**TASK REQUIREMENTS:** Continue the walkthrough of the viscoelastic fluid channel simulation's main function from the point where it stops.

After completing the initial geometric modeling and numerical setup, we come to the :code:`int main()` function. 

.. code-block:: cpp

	SPHSystem system(system_domain_bounds, resolution_ref);

	GlobalStaticVariables::physical_time_ = 0.0;

	In_Output in_output(system);

In the first part of :code:`main` function, an object of :code:`SPHSystem` is created, the starting time :code:`GlobalStaticVariables::physical_time_ = 0.0` and outout enviroment :code:`In_Output in_output(system)` are set.

Then create body, materials and particles for fluid channel and solid wall

.. code-block:: cpp

	FluidBlock fluid_block(system, "FluidBody");
	ViscoelasticFluidParticles fluid_particles(fluid_block, makeShared<Oldroyd_B_Fluid>(rho0_f, c_f, mu_f, lambda_f, mu_p_f));

	WallBoundary wall_boundary(system, "Wall");
	SolidParticles wall_particles(wall_boundary);

:code:`Oldroyd_B_Fluid` is a non-Newtonian flow material.

Define the contact map.

.. code-block:: cpp

	BodyRelationInner fluid_block_inner(fluid_block);
	ComplexBodyRelation fluid_block_complex(fluid_block_inner, {&wall_boundary});

Using class :code:`BodyRelationInner` means :code:`beam_body_inner` defines the inner data connections.
And using class :code:`ComplexBodyRelation` means the relation combined an inner and a contactbody relation.

Define outputs functions

.. code-block:: cpp

	BodyStatesRecordingToVtp write_real_body_states(in_output, system.real_bodies_);

Then the main algorithm is defined, including the general methods: time stepping based on fluid dynamics, fluid dynamics and boundary conditions.

**RECORDS:**
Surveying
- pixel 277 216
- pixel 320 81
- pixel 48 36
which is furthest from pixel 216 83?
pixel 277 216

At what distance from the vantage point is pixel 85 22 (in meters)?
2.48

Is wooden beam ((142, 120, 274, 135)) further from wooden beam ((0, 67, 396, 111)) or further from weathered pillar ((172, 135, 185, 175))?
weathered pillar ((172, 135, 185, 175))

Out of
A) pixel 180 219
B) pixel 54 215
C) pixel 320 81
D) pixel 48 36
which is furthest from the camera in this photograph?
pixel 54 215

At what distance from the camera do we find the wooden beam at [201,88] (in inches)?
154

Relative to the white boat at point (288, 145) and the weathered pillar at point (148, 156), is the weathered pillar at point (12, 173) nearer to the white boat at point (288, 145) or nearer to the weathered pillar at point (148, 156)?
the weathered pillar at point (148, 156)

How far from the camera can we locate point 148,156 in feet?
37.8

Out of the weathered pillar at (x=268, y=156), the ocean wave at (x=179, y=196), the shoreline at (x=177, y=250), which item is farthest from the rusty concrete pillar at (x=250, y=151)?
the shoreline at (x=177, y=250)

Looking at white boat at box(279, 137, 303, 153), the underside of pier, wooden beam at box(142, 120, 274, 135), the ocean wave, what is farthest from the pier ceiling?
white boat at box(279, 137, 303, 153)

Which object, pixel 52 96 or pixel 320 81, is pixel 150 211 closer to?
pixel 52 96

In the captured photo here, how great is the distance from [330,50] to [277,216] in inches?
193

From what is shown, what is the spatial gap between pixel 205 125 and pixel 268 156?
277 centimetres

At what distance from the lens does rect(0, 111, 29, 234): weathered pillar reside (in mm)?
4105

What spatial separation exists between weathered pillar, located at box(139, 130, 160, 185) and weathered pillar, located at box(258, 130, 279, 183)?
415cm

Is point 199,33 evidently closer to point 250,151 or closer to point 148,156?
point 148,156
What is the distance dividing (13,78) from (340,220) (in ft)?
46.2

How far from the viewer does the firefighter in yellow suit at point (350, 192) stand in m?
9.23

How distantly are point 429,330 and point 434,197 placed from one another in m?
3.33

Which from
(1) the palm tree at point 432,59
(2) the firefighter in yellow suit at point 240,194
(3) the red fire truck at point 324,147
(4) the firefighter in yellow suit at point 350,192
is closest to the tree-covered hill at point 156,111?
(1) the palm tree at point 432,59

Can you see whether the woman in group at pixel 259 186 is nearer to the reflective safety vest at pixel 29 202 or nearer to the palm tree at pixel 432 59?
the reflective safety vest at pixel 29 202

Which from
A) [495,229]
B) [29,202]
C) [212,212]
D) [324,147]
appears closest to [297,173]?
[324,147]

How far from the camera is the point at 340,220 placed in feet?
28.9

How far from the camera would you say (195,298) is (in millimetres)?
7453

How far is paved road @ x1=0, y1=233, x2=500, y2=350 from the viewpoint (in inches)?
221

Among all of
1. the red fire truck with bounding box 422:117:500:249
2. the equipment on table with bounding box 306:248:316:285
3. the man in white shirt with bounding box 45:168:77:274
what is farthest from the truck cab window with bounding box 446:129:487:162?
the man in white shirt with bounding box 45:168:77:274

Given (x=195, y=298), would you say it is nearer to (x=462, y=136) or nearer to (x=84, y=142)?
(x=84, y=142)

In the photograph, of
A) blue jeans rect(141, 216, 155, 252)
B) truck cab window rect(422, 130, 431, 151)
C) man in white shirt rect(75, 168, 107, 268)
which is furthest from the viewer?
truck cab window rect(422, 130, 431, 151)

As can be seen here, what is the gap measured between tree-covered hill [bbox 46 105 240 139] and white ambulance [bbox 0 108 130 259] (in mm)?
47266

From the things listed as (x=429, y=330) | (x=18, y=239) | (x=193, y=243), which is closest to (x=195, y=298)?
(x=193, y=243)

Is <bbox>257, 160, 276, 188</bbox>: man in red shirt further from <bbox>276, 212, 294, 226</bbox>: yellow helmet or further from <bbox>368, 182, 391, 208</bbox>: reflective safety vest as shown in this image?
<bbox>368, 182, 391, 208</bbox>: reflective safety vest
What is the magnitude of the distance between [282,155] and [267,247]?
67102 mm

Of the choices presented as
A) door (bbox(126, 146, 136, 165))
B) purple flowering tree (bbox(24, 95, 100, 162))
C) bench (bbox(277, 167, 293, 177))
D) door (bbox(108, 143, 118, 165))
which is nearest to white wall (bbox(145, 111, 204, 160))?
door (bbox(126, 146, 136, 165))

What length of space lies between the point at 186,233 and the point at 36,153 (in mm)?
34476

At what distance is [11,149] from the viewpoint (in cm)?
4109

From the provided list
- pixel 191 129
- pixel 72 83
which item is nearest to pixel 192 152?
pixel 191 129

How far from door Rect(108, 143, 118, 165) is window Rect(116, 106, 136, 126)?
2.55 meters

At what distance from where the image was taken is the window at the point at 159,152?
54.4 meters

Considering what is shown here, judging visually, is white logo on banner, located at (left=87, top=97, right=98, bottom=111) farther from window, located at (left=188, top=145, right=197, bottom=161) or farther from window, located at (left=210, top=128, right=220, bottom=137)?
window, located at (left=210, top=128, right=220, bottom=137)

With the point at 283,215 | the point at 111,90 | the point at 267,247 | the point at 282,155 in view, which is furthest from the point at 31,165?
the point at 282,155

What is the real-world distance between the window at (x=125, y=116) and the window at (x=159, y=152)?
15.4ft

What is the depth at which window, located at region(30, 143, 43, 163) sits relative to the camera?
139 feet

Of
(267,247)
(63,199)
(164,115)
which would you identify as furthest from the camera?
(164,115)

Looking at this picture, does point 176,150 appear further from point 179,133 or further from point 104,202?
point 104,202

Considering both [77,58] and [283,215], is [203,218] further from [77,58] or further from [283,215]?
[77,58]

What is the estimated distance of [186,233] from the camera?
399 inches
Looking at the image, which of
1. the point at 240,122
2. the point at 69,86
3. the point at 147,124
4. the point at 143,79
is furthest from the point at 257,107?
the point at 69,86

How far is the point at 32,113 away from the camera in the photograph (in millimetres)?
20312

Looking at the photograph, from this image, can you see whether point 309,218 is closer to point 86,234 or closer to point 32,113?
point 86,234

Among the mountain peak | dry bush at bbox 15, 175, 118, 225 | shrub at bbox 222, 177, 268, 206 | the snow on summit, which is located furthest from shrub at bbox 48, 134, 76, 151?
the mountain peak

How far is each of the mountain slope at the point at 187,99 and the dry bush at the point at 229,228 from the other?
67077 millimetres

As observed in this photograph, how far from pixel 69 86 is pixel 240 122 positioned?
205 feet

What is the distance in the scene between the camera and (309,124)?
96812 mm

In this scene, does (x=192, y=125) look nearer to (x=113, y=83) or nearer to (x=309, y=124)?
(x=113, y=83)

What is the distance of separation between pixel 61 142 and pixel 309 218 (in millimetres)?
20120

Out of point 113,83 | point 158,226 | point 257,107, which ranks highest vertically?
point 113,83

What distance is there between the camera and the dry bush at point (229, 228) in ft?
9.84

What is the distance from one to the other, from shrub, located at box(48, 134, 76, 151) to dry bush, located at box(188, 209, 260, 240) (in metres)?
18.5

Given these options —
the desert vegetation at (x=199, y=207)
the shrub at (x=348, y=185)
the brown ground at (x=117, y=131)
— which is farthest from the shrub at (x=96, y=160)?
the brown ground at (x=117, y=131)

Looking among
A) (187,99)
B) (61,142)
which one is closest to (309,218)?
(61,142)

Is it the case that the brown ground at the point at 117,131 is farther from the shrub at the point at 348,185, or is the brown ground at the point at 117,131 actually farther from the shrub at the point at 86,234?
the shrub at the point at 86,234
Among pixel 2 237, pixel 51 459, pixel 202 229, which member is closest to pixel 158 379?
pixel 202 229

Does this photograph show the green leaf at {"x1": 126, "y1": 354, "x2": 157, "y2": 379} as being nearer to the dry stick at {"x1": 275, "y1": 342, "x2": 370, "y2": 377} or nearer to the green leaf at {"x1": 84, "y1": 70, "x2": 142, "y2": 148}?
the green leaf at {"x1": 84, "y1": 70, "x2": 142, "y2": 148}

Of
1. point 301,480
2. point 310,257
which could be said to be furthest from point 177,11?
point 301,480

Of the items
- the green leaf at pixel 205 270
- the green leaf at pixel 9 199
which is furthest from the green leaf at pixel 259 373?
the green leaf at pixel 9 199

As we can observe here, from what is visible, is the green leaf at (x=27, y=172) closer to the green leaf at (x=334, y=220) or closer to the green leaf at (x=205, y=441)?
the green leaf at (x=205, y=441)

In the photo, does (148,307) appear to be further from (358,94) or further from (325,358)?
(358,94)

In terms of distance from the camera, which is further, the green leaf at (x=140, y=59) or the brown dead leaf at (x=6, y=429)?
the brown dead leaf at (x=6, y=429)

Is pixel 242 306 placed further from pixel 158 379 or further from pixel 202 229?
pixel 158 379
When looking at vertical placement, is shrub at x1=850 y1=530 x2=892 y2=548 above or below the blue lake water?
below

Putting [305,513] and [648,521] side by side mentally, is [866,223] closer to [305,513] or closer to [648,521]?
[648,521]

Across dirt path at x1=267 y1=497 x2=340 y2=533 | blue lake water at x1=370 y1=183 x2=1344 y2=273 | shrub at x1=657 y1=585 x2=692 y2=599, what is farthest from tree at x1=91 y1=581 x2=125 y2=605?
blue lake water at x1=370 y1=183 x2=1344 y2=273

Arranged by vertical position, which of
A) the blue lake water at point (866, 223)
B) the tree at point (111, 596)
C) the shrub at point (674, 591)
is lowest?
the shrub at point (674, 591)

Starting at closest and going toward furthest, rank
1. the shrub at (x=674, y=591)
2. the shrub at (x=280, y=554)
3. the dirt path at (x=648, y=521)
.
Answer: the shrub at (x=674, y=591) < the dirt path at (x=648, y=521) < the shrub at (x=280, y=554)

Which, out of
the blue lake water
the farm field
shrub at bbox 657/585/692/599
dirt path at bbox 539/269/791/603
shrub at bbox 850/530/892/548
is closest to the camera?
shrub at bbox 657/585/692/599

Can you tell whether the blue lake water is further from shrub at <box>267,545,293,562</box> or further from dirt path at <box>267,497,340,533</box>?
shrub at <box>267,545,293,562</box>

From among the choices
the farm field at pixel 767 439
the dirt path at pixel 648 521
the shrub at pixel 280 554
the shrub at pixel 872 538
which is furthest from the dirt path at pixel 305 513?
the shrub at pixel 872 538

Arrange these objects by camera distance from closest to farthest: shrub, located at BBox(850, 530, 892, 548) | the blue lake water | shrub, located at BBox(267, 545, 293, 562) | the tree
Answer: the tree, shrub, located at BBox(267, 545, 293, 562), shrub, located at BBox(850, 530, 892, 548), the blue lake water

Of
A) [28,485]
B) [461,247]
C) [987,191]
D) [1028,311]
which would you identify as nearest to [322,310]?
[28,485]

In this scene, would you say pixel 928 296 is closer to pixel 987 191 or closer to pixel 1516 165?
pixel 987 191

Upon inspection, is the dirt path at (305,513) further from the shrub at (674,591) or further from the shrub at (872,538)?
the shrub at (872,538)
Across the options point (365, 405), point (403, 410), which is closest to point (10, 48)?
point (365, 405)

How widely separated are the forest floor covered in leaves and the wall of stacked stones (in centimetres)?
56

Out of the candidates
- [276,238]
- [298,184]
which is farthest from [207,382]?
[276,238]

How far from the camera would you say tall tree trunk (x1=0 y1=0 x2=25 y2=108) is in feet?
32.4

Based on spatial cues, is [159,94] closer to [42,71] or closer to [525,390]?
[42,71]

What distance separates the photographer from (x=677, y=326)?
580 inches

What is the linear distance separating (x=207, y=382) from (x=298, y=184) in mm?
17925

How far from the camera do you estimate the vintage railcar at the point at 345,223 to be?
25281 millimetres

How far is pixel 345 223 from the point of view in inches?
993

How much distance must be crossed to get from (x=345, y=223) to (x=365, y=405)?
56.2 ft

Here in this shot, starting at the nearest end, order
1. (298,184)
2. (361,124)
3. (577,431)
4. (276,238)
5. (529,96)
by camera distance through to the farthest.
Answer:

**TASK RESULT:**
.. code-block:: cpp

	PeriodicConditionInAxisDirectionUsingGhostParticles periodic_condition(fluid_block, xAxis);
	//evaluation of density by summation approach
	fluid_dynamics::DensitySummationComplex update_density_by_summation(fluid_block_complex);
	//time step size without considering sound wave speed and viscosity
	fluid_dynamics::AdvectionTimeStepSizeForImplicitViscosity get_fluid_advection_time_step_size(fluid_block, U_f);
	//time step size with considering sound wave speed
	fluid_dynamics::AcousticTimeStepSize get_fluid_time_step_size(fluid_block);
	//pressure relaxation using verlet time stepping
	fluid_dynamics::PressureRelaxationWithWallOldroyd_B pressure_relaxation(fluid_block_complex);
	pressure_relaxation.pre_processes_.push_back(&periodic_condition.ghost_update_);
	fluid_dynamics::DensityRelaxationWithWallOldroyd_B density_relaxation(fluid_block_complex);
	density_relaxation.pre_processes_.push_back(&periodic_condition.ghost_update_);
	//define external force
	Gravity gravity(Vecd(gravity_g, 0.0));
	TimeStepInitialization initialize_a_fluid_step(fluid_block, gravity);
	fluid_dynamics::ViscousAccelerationWithWall viscous_acceleration(fluid_block_complex);
	//computing viscous effect implicitly and with update velocity directly other than viscous acceleration
	DampingPairwiseWithWall<Vec2d, DampingPairwiseInner>
		implicit_viscous_damping(fluid_block_complex, "Velocity", mu_f);
	//impose transport velocity
	fluid_dynamics::TransportVelocityCorrectionComplex transport_velocity_correction(fluid_block_complex);
	//computing vorticity in the flow
	fluid_dynamics::VorticityInner compute_vorticity(fluid_block_inner);

:code:`PeriodicConditionInAxisDirectionUsingGhostParticles` : to impose the perodic condintion on the inlet and outlet.
:code:`DensitySummationComplex` : to compute density through summation approch.
:code:`AdvectionTimeStepSizeForImplicitViscosity` : to compute the advection time step size.
:code:`AcousticTimeStepSize` : to compute acoustic time step size.
:code:`PressureRelaxationWithWallOldroyd_B` : to compute the acceleration due to the elastic force.
:code:`DensityRelaxationWithWallOldroyd_B` : to compute the change rate of elastic stress and elastic stress.
:code:`ViscousAccelerationWithWall` : to compute the viscous acceleration.
:code:`DampingPairwiseWithWall` : a quantity damping by a pairwise splitting scheme.
:code:`TransportVelocityCorrectionComplex` : to eliminate the tensile instability.
:code:`VorticityInner` : to compute the vorticity of the flow.

Initialization includes cell linked lists and configuration for bodies and surface normal direction.

.. code-block:: cpp

	system.initializeSystemCellLinkedLists();
	//initial periodic boundary condition
	periodic_condition.ghost_creation_.parallel_exec();
	system.initializeSystemConfigurations();
	//prepare quantities will be used once only
	wall_particles.initializeNormalDirectionFromBodyShape();


Finally, the time-stepping loop.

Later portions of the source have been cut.